**Exercise goal**
Recast all of the data below as a Markdown table with the columns "Row" and "Line", giving each non-blank line its own numbered row and omitting blank lines.

━━━━━━

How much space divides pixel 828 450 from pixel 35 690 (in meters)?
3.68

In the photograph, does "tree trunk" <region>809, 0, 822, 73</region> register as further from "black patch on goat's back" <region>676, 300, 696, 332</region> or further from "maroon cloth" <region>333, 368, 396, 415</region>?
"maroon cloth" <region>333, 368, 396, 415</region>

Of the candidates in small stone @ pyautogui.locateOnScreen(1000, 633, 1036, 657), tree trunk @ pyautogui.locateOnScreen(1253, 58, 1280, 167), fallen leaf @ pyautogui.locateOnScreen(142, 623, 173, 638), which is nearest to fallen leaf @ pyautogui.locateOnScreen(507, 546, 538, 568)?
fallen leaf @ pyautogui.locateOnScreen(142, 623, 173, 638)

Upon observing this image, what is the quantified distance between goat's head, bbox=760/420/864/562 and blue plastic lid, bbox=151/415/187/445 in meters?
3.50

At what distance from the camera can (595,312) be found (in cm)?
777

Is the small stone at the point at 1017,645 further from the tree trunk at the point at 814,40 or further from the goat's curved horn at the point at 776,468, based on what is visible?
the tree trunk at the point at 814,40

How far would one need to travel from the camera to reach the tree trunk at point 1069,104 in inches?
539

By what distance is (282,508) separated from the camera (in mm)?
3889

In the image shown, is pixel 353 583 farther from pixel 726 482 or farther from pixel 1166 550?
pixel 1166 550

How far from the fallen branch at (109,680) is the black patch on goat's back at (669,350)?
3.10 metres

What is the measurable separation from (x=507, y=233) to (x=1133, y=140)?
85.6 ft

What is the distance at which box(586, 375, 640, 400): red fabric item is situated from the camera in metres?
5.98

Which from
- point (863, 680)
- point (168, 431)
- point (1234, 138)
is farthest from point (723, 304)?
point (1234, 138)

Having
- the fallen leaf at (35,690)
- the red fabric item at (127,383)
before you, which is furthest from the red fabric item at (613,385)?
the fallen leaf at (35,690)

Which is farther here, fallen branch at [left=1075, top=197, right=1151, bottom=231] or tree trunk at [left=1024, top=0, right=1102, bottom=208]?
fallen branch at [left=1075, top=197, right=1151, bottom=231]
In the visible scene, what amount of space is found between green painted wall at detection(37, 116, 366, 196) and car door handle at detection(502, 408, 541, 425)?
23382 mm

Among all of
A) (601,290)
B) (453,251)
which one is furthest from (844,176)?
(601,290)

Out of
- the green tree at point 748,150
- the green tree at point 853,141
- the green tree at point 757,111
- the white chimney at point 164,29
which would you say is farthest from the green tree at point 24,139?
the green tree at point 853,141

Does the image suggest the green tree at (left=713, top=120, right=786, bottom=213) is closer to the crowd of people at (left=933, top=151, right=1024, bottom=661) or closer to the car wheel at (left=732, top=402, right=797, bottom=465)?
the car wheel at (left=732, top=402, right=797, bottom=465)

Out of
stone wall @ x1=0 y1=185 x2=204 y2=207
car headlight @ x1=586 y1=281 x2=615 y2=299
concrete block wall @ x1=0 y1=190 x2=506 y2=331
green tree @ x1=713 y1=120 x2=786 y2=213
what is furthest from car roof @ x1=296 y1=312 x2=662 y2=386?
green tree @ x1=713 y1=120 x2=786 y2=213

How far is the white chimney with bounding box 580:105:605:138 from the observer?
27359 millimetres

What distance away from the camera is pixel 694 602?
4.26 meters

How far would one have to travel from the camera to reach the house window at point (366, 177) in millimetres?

━━━━━━

**The completed task**
| Row | Line |
|---|---|
| 1 | How much space divides pixel 828 450 from pixel 35 690 (in meters)? |
| 2 | 3.68 |
| 3 | In the photograph, does "tree trunk" <region>809, 0, 822, 73</region> register as further from "black patch on goat's back" <region>676, 300, 696, 332</region> or further from "maroon cloth" <region>333, 368, 396, 415</region>? |
| 4 | "maroon cloth" <region>333, 368, 396, 415</region> |
| 5 | Of the candidates in small stone @ pyautogui.locateOnScreen(1000, 633, 1036, 657), tree trunk @ pyautogui.locateOnScreen(1253, 58, 1280, 167), fallen leaf @ pyautogui.locateOnScreen(142, 623, 173, 638), which is nearest to fallen leaf @ pyautogui.locateOnScreen(507, 546, 538, 568)? |
| 6 | fallen leaf @ pyautogui.locateOnScreen(142, 623, 173, 638) |
| 7 | Upon observing this image, what is the quantified distance between goat's head, bbox=760/420/864/562 and blue plastic lid, bbox=151/415/187/445 in meters? |
| 8 | 3.50 |
| 9 | At what distance from the camera can (595,312) be found (in cm)? |
| 10 | 777 |
| 11 | Is the small stone at the point at 1017,645 further from the tree trunk at the point at 814,40 or further from the goat's curved horn at the point at 776,468, based on what is visible? |
| 12 | the tree trunk at the point at 814,40 |
| 13 | How far would one need to travel from the camera to reach the tree trunk at point 1069,104 in inches? |
| 14 | 539 |
| 15 | By what distance is (282,508) separated from the camera (in mm)? |
| 16 | 3889 |
| 17 | In the image shown, is pixel 353 583 farther from pixel 726 482 or farther from pixel 1166 550? |
| 18 | pixel 1166 550 |
| 19 | How far from the fallen branch at (109,680) is the black patch on goat's back at (669,350)? |
| 20 | 3.10 metres |
| 21 | What is the measurable separation from (x=507, y=233) to (x=1133, y=140)? |
| 22 | 85.6 ft |
| 23 | What is the distance at which box(586, 375, 640, 400): red fabric item is situated from the camera in metres? |
| 24 | 5.98 |
| 25 | Which from |
| 26 | - point (863, 680) |
| 27 | - point (168, 431) |
| 28 | - point (1234, 138) |
| 29 | is farthest from point (723, 304)? |
| 30 | point (1234, 138) |
| 31 | Having |
| 32 | - the fallen leaf at (35,690) |
| 33 | - the red fabric item at (127,383) |
| 34 | before you, which is furthest from the red fabric item at (613,385)? |
| 35 | the fallen leaf at (35,690) |
| 36 | Which is farther here, fallen branch at [left=1075, top=197, right=1151, bottom=231] or tree trunk at [left=1024, top=0, right=1102, bottom=208]? |
| 37 | fallen branch at [left=1075, top=197, right=1151, bottom=231] |
| 38 | In the visible scene, what amount of space is found between green painted wall at detection(37, 116, 366, 196) and car door handle at detection(502, 408, 541, 425)? |
| 39 | 23382 mm |
| 40 | Among all of |
| 41 | A) (601,290) |
| 42 | B) (453,251) |
| 43 | which one is furthest from (844,176)? |
| 44 | (601,290) |
| 45 | Out of |
| 46 | - the green tree at point 748,150 |
| 47 | - the green tree at point 853,141 |
| 48 | - the green tree at point 757,111 |
| 49 | - the white chimney at point 164,29 |
| 50 | which would you say is farthest from the green tree at point 24,139? |
| 51 | the green tree at point 853,141 |
| 52 | Does the image suggest the green tree at (left=713, top=120, right=786, bottom=213) is closer to the crowd of people at (left=933, top=151, right=1024, bottom=661) or closer to the car wheel at (left=732, top=402, right=797, bottom=465)? |
| 53 | the car wheel at (left=732, top=402, right=797, bottom=465) |
| 54 | Out of |
| 55 | stone wall @ x1=0 y1=185 x2=204 y2=207 |
| 56 | car headlight @ x1=586 y1=281 x2=615 y2=299 |
| 57 | concrete block wall @ x1=0 y1=190 x2=506 y2=331 |
| 58 | green tree @ x1=713 y1=120 x2=786 y2=213 |
| 59 | what is furthest from car roof @ x1=296 y1=312 x2=662 y2=386? |
| 60 | green tree @ x1=713 y1=120 x2=786 y2=213 |
| 61 | How far is the white chimney with bounding box 580:105:605:138 from the observer? |
| 62 | 27359 millimetres |
| 63 | What distance away from the camera is pixel 694 602? |
| 64 | 4.26 meters |
| 65 | How far would one have to travel from the camera to reach the house window at point (366, 177) in millimetres? |